Investigate: Cloud agents that onboard new ingest sources autonomously

IMPLEMENTATION RULES: Before implementing this plan, read and follow:

Status: Backlog

Goal: Set up an asynchronous cloud-agent pipeline that picks one candidate from INVESTIGATE-new-norwegian-public-sources.md, runs the source-onboarding workflow documented in website/docs/contributors/ingest-modules.md, and opens a PR — all without a human at the keyboard. Single agent at a time to keep the design simple: only one Cursor Background Agent runs at a time, eliminating concurrent-pick coordination from scope.

Last Updated: 2026-05-04 (rev 2: collapsed to single-agent / Cursor-only design — drops two-worker race-handling, migration-number-conflict logic, and parallel-PR INVESTIGATE-drift handling per user direction)

Origin: Atlas's catalogue grew from 21 to 38 sources in four days through tight human-driven loops (the user pastes a portal URL → Claude in the keyboard onboards it). INVESTIGATE-new-norwegian-public-sources.md currently lists 26 more candidates ready to ingest. The user has a Cursor ($25/mo) subscription with Background Agents that runs in cloud sandboxes — under-utilised on the user's machine, well-suited to async source onboarding. (The Claude Max $100/mo subscription stays at the keyboard for review + ingest work.) The user asked: "can we get an agent running in the cloud to read the INVESTIGATE-new-norwegian-public-sources.md and pick one from the list. create a feature branch.
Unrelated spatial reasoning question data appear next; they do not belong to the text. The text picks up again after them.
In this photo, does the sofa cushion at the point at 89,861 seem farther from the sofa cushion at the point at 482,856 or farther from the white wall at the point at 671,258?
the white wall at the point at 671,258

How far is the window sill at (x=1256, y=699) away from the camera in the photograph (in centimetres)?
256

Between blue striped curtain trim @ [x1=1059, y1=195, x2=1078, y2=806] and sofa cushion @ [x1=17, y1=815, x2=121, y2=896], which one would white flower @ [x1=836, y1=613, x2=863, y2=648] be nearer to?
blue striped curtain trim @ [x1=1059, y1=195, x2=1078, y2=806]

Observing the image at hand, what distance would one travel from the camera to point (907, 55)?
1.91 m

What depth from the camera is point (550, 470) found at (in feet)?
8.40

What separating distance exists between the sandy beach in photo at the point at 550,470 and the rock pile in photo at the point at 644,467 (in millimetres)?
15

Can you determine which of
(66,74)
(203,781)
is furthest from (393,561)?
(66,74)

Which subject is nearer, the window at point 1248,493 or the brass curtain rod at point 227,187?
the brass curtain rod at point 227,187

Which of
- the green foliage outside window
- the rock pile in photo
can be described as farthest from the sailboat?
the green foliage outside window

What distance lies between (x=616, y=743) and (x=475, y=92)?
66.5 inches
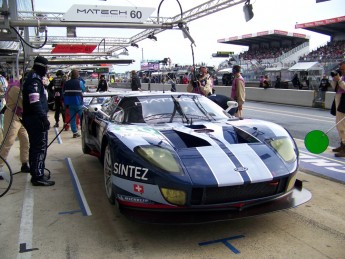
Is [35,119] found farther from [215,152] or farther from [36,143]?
[215,152]

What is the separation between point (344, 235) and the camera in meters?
3.20

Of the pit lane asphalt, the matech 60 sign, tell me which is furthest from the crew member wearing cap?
the matech 60 sign

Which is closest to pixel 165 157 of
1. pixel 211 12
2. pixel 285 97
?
pixel 211 12

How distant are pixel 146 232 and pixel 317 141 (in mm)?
3046

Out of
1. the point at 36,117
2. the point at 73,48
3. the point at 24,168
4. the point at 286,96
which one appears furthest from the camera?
the point at 286,96

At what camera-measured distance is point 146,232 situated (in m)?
3.35

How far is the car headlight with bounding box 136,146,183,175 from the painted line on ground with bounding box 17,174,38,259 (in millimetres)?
1243

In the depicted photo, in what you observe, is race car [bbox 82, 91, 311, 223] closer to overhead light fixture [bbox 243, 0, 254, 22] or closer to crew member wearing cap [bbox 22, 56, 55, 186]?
crew member wearing cap [bbox 22, 56, 55, 186]

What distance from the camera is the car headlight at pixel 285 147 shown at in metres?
3.46

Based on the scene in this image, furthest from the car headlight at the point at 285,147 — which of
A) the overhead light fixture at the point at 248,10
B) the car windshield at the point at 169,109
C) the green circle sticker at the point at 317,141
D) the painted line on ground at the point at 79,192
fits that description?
the overhead light fixture at the point at 248,10

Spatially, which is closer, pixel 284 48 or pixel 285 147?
pixel 285 147

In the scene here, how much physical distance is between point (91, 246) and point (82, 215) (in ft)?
2.50

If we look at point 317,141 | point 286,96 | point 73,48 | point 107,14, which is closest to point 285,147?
point 317,141

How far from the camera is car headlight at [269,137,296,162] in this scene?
3.46 metres
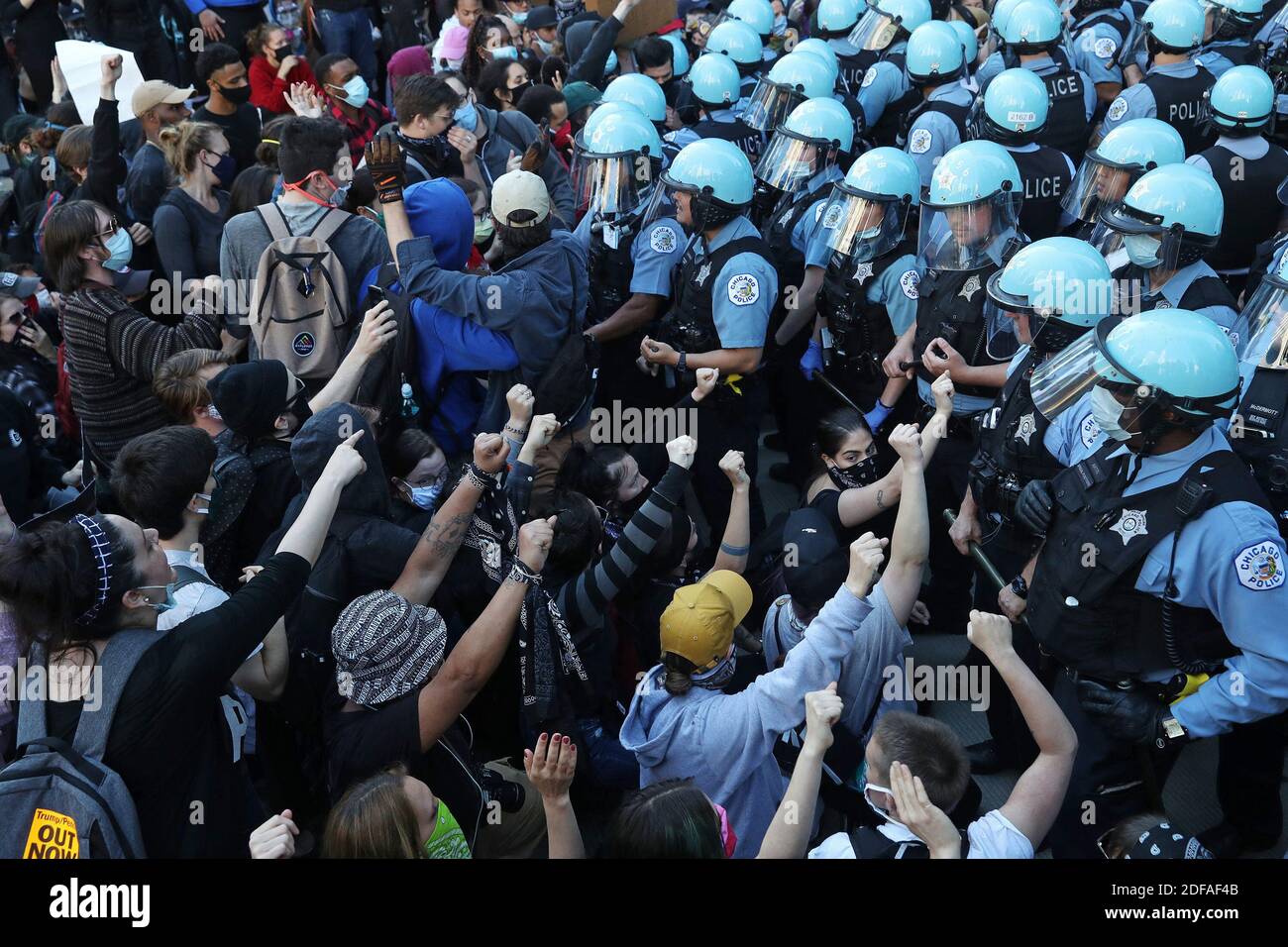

Then create the folder for it and write the code. Then write a PR for it." This investigation scopes that pipeline. Concurrency constraint (per user, 2026-05-04 rev 2): only one Cursor agent runs at a time — eliminates the entire double-pick / migration-collision / parallel-INVESTIGATE-drift problem class. Implementation is a follow-up PLAN-*.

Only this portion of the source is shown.